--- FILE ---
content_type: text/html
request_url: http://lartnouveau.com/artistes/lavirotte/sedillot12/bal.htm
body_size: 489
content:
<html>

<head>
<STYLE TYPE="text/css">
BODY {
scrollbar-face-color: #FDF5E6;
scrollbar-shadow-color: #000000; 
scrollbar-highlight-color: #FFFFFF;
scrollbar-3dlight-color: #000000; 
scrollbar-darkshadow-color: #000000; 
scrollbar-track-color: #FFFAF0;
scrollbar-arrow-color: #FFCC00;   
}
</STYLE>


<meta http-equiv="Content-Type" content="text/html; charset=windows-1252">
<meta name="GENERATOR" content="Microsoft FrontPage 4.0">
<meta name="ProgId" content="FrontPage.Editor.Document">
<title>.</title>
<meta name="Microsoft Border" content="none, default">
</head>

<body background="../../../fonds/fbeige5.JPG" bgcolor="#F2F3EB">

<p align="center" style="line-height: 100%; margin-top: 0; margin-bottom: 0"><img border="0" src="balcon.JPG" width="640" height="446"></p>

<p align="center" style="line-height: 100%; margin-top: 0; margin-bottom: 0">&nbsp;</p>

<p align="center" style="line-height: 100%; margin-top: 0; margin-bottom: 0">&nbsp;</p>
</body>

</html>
---
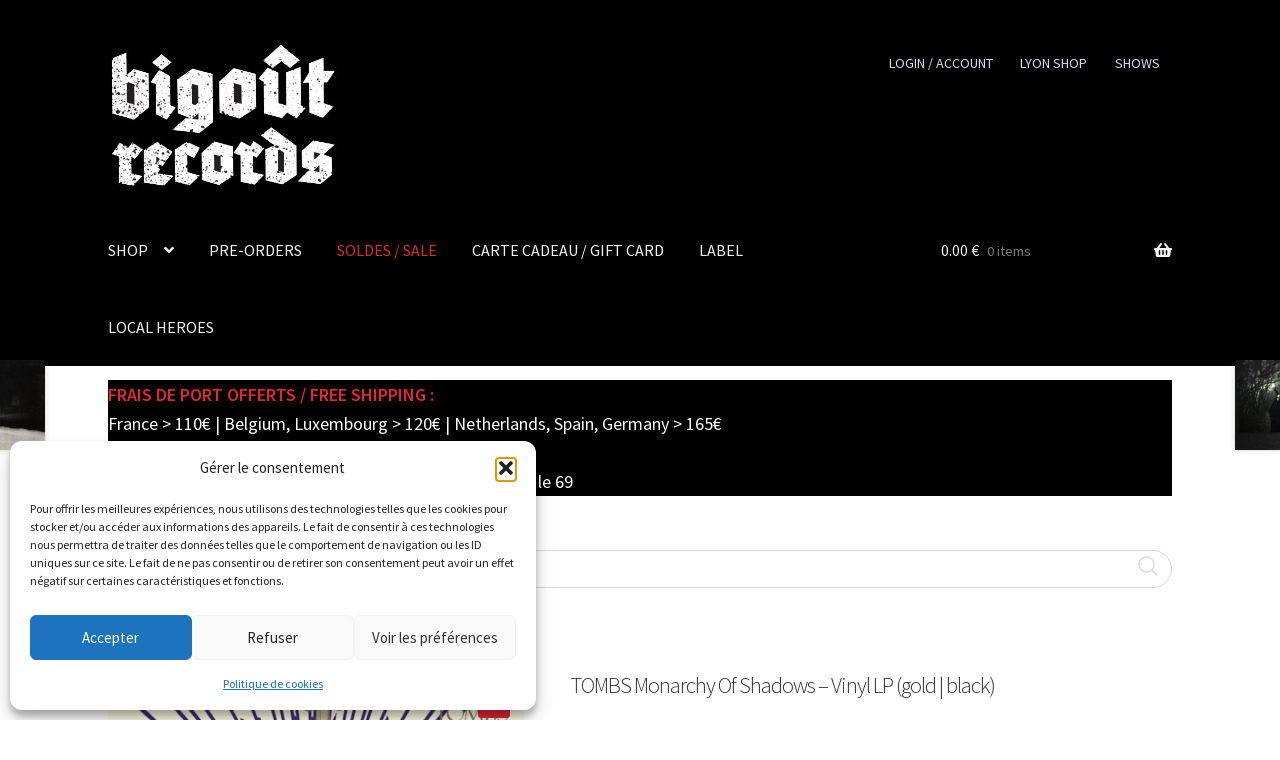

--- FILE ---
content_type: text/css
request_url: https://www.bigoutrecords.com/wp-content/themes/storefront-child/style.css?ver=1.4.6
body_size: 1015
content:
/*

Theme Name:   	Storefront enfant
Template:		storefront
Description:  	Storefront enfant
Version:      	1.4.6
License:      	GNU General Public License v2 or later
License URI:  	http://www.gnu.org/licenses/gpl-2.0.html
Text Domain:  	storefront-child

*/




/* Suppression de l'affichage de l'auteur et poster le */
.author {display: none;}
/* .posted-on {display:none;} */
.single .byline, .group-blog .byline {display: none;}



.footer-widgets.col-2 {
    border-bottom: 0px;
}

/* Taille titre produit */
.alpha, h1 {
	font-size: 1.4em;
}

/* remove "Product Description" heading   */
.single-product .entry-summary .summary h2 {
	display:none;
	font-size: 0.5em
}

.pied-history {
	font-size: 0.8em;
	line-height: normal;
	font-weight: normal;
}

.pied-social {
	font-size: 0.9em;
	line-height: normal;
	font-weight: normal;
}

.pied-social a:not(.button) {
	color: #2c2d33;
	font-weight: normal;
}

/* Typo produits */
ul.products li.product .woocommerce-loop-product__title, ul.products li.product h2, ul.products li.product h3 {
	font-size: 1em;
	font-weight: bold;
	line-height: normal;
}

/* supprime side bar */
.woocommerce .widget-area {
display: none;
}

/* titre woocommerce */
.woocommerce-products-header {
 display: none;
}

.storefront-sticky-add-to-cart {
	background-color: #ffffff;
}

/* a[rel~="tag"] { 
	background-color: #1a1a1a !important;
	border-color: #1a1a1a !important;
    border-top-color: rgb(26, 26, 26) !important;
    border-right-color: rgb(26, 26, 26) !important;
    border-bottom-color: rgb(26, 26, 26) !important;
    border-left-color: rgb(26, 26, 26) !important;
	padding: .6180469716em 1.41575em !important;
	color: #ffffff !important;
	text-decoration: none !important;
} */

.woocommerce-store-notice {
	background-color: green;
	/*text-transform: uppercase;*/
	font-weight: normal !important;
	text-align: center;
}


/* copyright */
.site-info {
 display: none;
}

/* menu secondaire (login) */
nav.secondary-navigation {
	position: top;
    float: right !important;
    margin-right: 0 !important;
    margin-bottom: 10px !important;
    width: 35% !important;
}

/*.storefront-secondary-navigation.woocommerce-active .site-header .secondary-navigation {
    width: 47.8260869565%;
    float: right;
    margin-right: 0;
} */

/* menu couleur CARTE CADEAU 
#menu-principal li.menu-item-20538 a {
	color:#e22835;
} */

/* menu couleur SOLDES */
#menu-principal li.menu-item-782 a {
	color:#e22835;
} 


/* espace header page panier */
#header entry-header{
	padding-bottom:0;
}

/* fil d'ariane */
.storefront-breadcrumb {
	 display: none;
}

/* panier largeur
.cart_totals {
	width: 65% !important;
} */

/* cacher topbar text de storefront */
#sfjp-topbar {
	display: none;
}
...
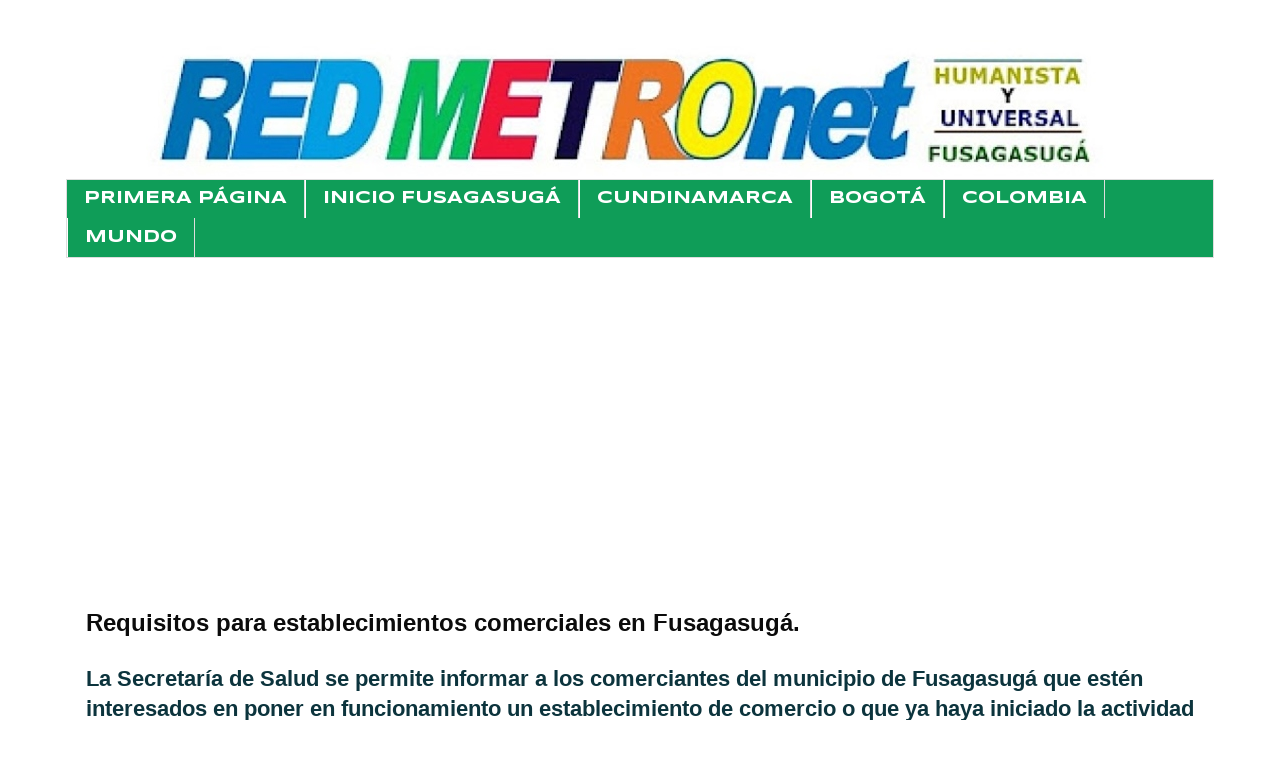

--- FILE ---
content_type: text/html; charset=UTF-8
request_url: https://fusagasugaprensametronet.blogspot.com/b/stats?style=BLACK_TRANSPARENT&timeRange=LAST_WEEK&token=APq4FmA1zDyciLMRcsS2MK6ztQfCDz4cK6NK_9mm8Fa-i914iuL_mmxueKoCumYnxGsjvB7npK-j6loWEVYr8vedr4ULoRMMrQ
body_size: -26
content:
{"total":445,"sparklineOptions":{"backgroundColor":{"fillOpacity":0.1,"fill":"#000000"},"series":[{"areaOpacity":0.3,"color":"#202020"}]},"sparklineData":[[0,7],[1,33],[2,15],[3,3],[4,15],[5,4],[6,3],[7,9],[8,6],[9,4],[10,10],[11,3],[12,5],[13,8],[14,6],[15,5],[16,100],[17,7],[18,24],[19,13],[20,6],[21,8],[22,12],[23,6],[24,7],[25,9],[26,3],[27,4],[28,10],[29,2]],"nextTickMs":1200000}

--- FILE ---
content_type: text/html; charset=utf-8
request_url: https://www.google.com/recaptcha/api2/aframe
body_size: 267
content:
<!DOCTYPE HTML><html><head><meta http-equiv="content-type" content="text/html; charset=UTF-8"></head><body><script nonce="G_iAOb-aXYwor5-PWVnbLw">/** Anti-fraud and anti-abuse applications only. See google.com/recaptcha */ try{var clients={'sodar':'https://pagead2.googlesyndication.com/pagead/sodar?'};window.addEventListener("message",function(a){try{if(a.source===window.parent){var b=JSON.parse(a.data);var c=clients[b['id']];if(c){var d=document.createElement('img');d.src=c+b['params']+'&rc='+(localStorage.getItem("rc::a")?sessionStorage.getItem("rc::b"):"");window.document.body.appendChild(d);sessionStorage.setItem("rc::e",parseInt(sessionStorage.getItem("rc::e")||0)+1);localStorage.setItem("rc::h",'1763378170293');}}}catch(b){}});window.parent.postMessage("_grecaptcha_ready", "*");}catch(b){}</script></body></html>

■ **Work to complete**:
Reproduce each line from the listing above that includes the word "enfant".

■ **Result of this exercise**:
Theme Name:   	Storefront enfant
Description:  	Storefront enfant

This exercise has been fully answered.